I found the discussions on ethics of particular interest, as I have spent a great deal of time researching the ethics behind Industrial Collections as part of my internship with Go Industrial and AOC Archaeology. The understanding I gained from this course is that really, there is no difference between the ethical considerations for industrial collections, archaeological collections, and even fine art collections. The goal should always be the same: to preserve the object in trust for society, with the least intervention possible. Sometimes this can mean preservation of the original material, sometimes it can mean preservation of function, sometimes preservation of how an object works, sometimes it can mean preservation of witness marks, but the decision on how best to preserve the object will all depend on its’ significance. To illustrate this point, course leader Dave Morris discussed the treatment of a Corsair KD341, a unique fighter plane from WWII, in the collection at FAAM. In 2000, Dave and his team set out to remove the historically inaccurate paintwork that had been applied to the Corsair when it entered the museum collection in 1963, with the goal of revealing the original paintwork and as many of the witness marks as possible. This was done using a variety of techniques, including very fine wire wool, scalpels, and even masking tape, using minimal solvents wherever possible to avoid any disruption to the original paintwork beneath. This approach would be seen as standard practice in the conservation of fine art, furniture, or archaeological objects, but often when it comes to working with industrial objects, the same rules do not seem to apply. This case study showed that ultimately, it should come down to the significance of the object, and the goal of the conservation treatment.

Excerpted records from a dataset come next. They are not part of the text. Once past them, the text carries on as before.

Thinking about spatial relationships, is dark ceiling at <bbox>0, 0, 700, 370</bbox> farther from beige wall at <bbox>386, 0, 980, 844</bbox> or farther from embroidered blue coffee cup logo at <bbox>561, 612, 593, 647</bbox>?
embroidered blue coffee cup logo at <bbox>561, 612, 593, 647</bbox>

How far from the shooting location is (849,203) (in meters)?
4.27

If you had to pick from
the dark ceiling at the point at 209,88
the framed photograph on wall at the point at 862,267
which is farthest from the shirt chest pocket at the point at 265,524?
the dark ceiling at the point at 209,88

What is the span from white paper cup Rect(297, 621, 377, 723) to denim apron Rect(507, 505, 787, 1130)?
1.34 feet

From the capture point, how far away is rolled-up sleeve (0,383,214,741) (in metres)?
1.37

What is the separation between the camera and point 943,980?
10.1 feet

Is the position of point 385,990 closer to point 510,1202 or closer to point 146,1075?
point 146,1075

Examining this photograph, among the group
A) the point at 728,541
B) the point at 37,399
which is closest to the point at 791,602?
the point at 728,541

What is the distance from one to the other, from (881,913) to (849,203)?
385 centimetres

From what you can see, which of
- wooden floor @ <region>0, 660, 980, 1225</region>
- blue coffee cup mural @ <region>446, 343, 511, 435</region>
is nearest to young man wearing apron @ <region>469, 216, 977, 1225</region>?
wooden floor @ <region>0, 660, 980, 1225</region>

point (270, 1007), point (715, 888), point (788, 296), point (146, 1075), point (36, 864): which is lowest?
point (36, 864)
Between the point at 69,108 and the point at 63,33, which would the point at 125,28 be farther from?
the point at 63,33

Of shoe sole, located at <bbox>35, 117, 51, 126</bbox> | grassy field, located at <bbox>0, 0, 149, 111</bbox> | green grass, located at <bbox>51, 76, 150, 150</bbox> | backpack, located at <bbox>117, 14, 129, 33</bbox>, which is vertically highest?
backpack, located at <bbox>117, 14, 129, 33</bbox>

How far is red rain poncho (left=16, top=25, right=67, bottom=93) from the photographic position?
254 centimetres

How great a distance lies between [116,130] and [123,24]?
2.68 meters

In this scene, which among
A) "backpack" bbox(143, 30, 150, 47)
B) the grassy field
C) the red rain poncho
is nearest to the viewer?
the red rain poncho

I found these discussions extremely thought provoking, particularly when discussing the challenges sometimes faced where museums are supported by large numbers of volunteers. There is no substitution for the wealth of knowledge that volunteers working on industrial collections, those with engineering backgrounds, bring to the table. But imparting a conservation approach, and helping staff and volunteers to understand that a less interventive approach is often of greater benefit, will have great impact on the preservation of these collections.
As part of the Powering Our People Project, we will be running workshops at several Go Industrial sites, to teach staff and volunteers basic conservation techniques and approaches. Attending this course has better equipped me to now assist in the implementation of these workshops, and given me a better understanding of the benefit they will have for the staff and collections.